Helping News                                                   May, 2022   Issue 159


The Mental Health Toll Of Racism

While we’re on the topic of social justice, we need to talk about another issue—how discrimination undermines mental health.
Article by: Rebecca Dolgin

Usually the conversation around inequality centers on things we can measure. We can see the disparity on just about every quantifier of equality:

Income. In 2017 black men were paid less than 70 cents for every $1 paid to white men.

Net worth. The white-black income gap in median net worth increased from $132,800 in 2013 to $153,500 in 2016.

Employment rate. Black unemployment is consistently twice that of white unemployment.

Health. Even the coronavirus is more likely to impact black Americans than white Americans.

But what we can’t plot on a chart and see with the same clarity is the cumulative effect, not just of these stark contrasts, but of the everyday strains, known as microaggressions. The slight suspicion, nominal service, and dismissiveness that mark a more subtle form of racism have devastating consequences on mental health.

According to research published by the American Psychological Association (APA), discrimination-related stress is linked to mental health issues, such as anxiety and depression—even in children. This report doesn’t come as a surprise, but the severity of the problem may.

In the APA’s Stress In America: The Impact of Discrimination report, American Indian/Alaska Natives (81 percent), Blacks (76 percent), Asians (74 percent) and Hispanics (72 percent) report having experienced everyday discrimination, compared to 61 percent of all adults.

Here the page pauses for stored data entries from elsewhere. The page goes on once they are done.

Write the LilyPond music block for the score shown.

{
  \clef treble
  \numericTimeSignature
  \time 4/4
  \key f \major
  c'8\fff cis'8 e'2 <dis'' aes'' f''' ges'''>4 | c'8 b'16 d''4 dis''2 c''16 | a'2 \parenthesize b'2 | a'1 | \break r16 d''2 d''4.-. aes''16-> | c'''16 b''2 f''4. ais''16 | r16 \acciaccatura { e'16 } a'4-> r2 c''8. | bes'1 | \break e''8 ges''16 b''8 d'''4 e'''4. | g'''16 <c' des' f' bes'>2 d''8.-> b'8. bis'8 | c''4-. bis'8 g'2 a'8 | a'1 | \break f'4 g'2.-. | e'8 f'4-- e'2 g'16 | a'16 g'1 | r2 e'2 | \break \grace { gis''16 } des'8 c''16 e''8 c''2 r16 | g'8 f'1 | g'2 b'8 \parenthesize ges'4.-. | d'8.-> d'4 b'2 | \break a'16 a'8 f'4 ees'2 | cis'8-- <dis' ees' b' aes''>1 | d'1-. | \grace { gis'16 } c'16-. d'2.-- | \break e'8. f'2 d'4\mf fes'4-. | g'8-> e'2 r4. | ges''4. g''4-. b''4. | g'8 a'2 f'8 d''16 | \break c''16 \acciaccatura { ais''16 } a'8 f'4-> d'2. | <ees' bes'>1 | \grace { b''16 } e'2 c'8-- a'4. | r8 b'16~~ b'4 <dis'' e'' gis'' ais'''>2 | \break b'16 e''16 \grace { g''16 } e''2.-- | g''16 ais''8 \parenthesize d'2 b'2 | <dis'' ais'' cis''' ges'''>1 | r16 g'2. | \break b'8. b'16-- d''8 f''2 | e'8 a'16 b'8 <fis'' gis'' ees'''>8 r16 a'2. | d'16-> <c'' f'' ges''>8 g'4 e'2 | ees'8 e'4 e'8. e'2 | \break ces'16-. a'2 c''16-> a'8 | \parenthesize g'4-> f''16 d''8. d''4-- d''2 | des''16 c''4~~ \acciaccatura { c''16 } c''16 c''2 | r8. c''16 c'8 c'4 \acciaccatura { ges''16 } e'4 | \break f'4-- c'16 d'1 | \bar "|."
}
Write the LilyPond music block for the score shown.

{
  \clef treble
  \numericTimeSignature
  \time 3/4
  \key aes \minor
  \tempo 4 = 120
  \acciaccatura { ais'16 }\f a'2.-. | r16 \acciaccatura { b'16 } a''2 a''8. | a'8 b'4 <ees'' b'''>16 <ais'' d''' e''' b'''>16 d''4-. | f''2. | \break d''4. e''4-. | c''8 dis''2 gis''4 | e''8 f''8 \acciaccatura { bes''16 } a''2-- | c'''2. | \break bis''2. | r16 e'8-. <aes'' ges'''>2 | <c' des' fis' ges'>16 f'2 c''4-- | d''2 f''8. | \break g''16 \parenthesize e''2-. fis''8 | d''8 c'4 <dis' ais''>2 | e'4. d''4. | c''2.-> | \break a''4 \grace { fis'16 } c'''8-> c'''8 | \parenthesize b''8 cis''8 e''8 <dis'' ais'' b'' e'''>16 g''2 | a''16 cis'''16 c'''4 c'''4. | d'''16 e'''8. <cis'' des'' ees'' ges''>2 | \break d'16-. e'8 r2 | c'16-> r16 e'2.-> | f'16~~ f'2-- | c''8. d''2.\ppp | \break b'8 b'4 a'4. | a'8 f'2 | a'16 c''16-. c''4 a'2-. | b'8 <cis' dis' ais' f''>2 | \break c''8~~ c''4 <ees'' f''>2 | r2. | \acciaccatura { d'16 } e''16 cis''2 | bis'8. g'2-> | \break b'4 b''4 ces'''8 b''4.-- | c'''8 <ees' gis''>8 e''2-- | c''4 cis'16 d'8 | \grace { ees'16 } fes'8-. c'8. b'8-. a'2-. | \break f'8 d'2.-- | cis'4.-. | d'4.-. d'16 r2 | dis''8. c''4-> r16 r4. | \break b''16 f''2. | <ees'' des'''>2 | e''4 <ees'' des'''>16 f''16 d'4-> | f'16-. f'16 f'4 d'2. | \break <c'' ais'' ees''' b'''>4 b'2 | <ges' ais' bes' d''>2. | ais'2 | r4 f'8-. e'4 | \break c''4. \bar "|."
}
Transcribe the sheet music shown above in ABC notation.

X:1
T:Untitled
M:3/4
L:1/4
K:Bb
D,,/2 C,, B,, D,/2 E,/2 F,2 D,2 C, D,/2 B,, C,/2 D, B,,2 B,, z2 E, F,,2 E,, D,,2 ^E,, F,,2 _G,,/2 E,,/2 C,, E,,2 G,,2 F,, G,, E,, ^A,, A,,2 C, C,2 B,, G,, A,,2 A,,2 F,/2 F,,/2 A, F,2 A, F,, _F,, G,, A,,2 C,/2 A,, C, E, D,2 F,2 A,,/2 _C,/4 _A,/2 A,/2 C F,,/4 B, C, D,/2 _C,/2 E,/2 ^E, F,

And over half of the black respondents (60 percent) added that their lives have been “at least a little harder because of discrimination.”

How Discrimination Affects Health

People who say they have faced discrimination rate their stress levels higher, on average, than those who say they have not experienced discrimination. That’s true across racial and ethnic groups. Elevated stress then creates a domino of mental and physical issues.
Here’s what happens: Race-based stress increases cortisol, raises blood pressure, and increases heart rate. Researchers in Scandinavia have also found that race-based social stress disrupts sleep.

The cascade from these two reactions can lead to anything from chronic conditions like high blood pressure to cognitive setbacks. Depressive symptoms are one of the most common and documented of these effects. Study after study confirms that an increase in reported encounters with discrimination is associated with an increase in symptoms of depression.